▸ Requirements
Render all of the entries below as a two-column CSV with the headers text and time. Give one row per entry, with its wording and its answer each in a single quoted field, line breaks replaced by spaces, and the pictures left out.

start

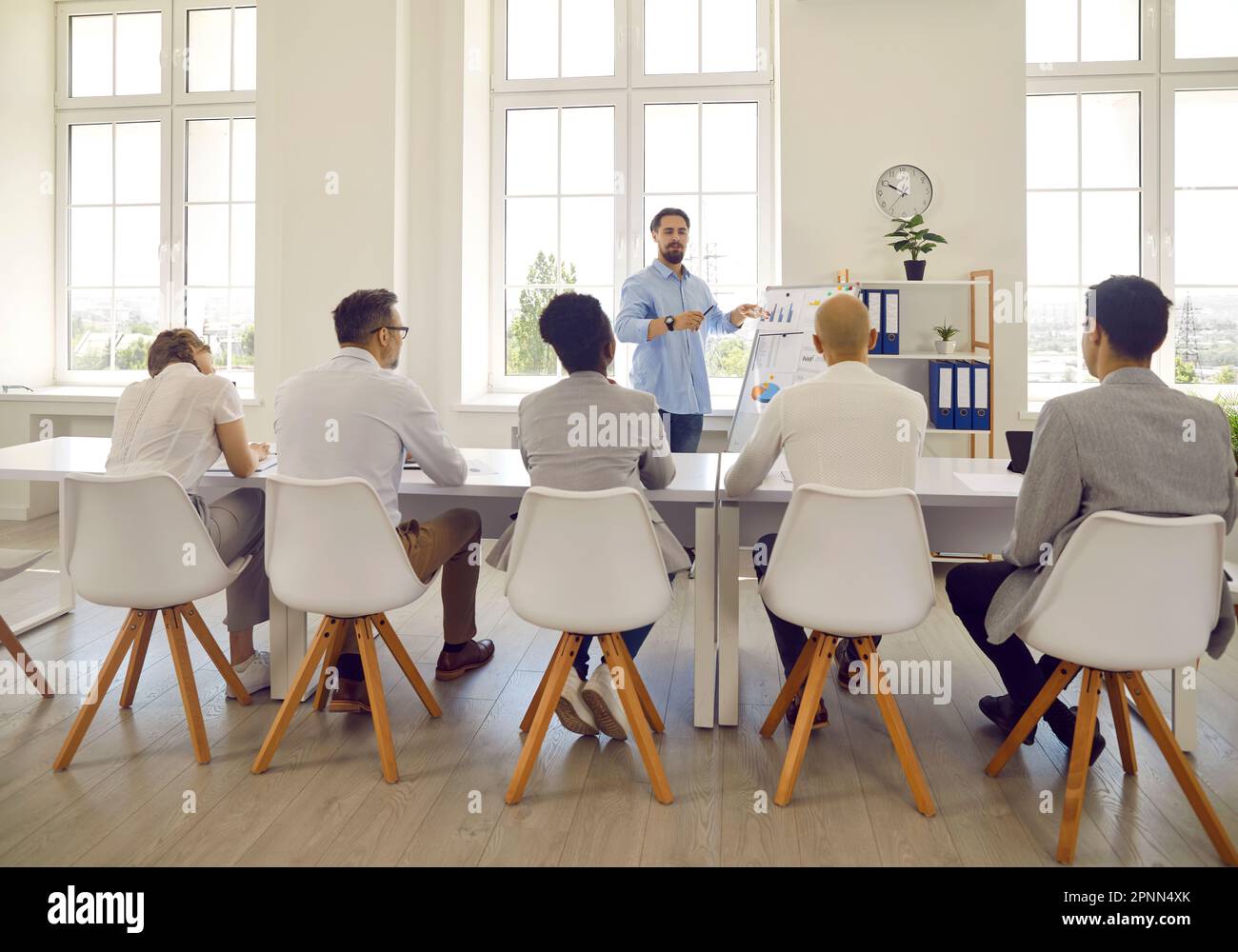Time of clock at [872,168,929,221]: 10:02
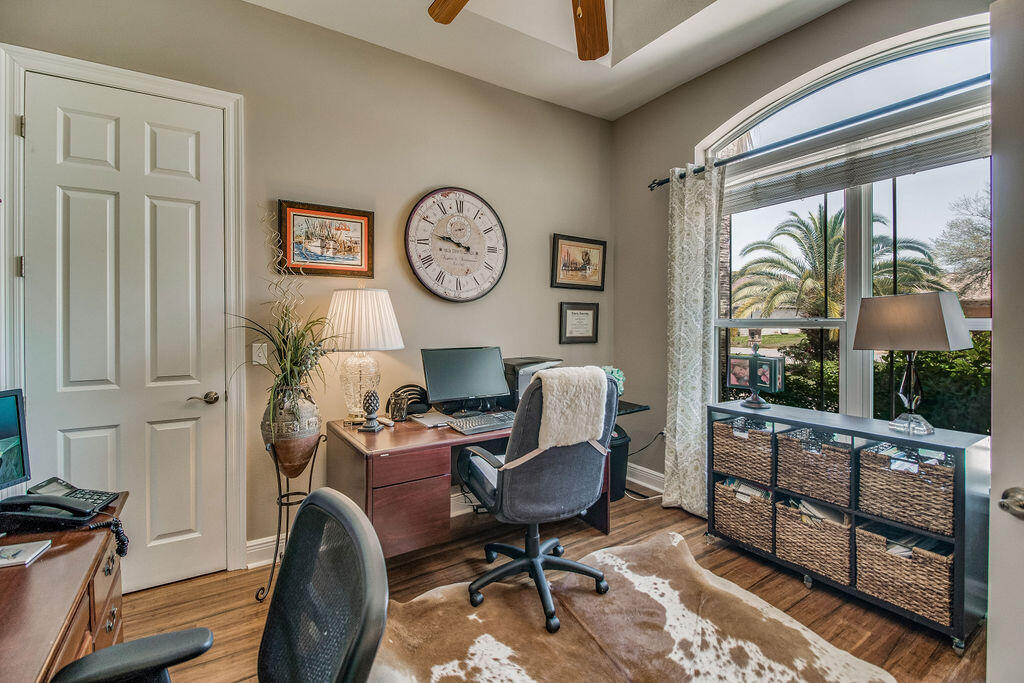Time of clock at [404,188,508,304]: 9:47
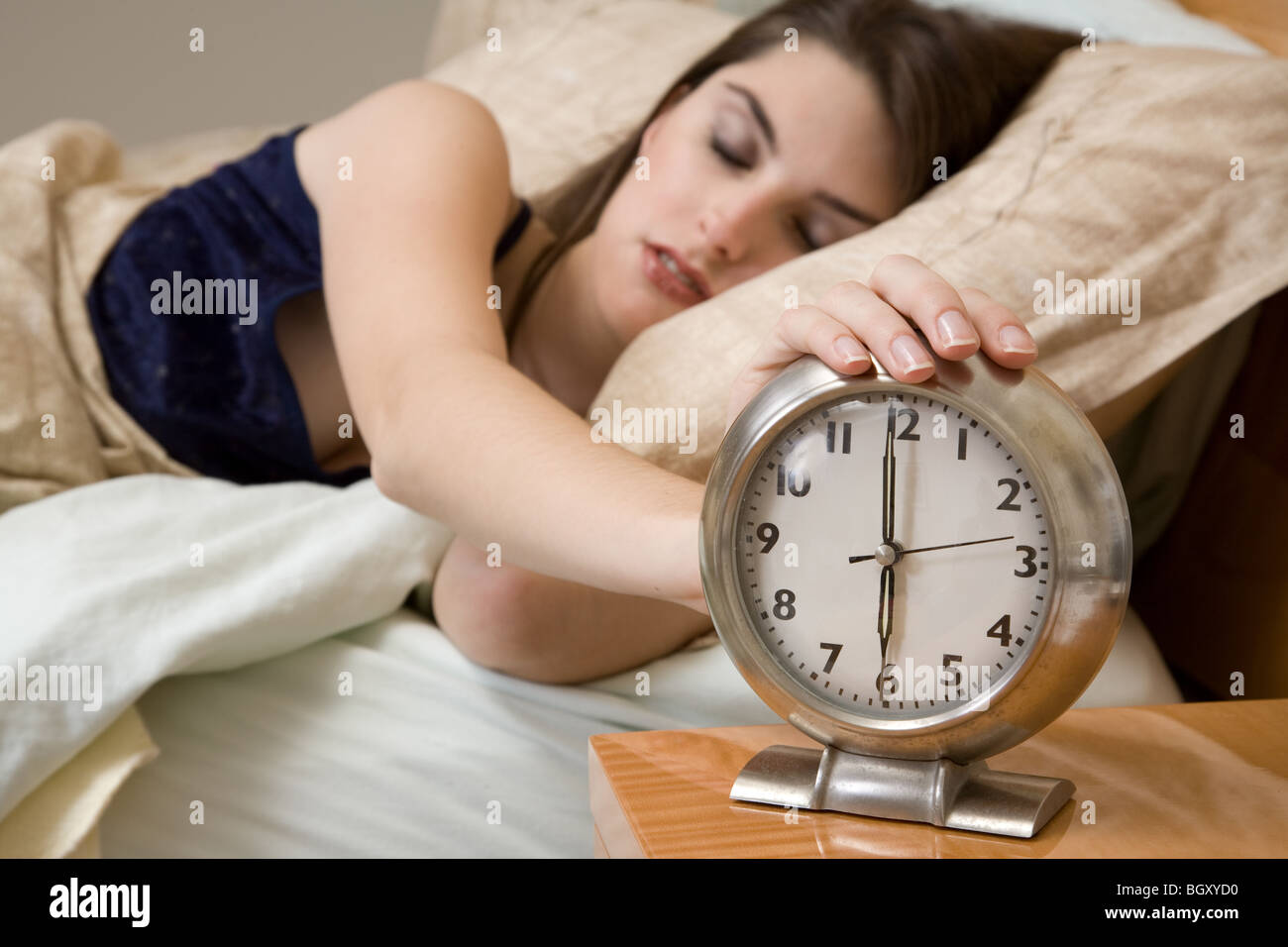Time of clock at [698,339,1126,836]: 5:59
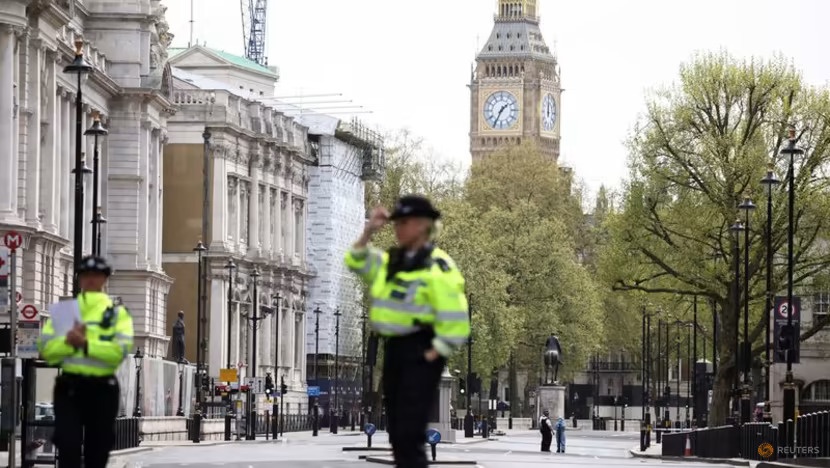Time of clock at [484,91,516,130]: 1:34
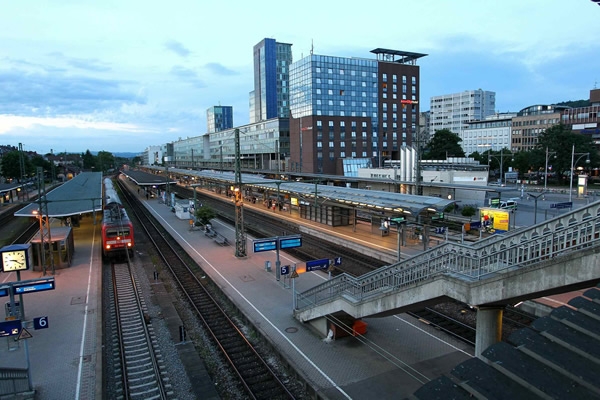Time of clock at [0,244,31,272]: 9:21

end

▸ Response to this task
text,time
"Time of clock at [872,168,929,221]:","10:02"
"Time of clock at [404,188,508,304]:","9:47"
"Time of clock at [698,339,1126,836]:","5:59"
"Time of clock at [484,91,516,130]:","1:34"
"Time of clock at [0,244,31,272]:","9:21"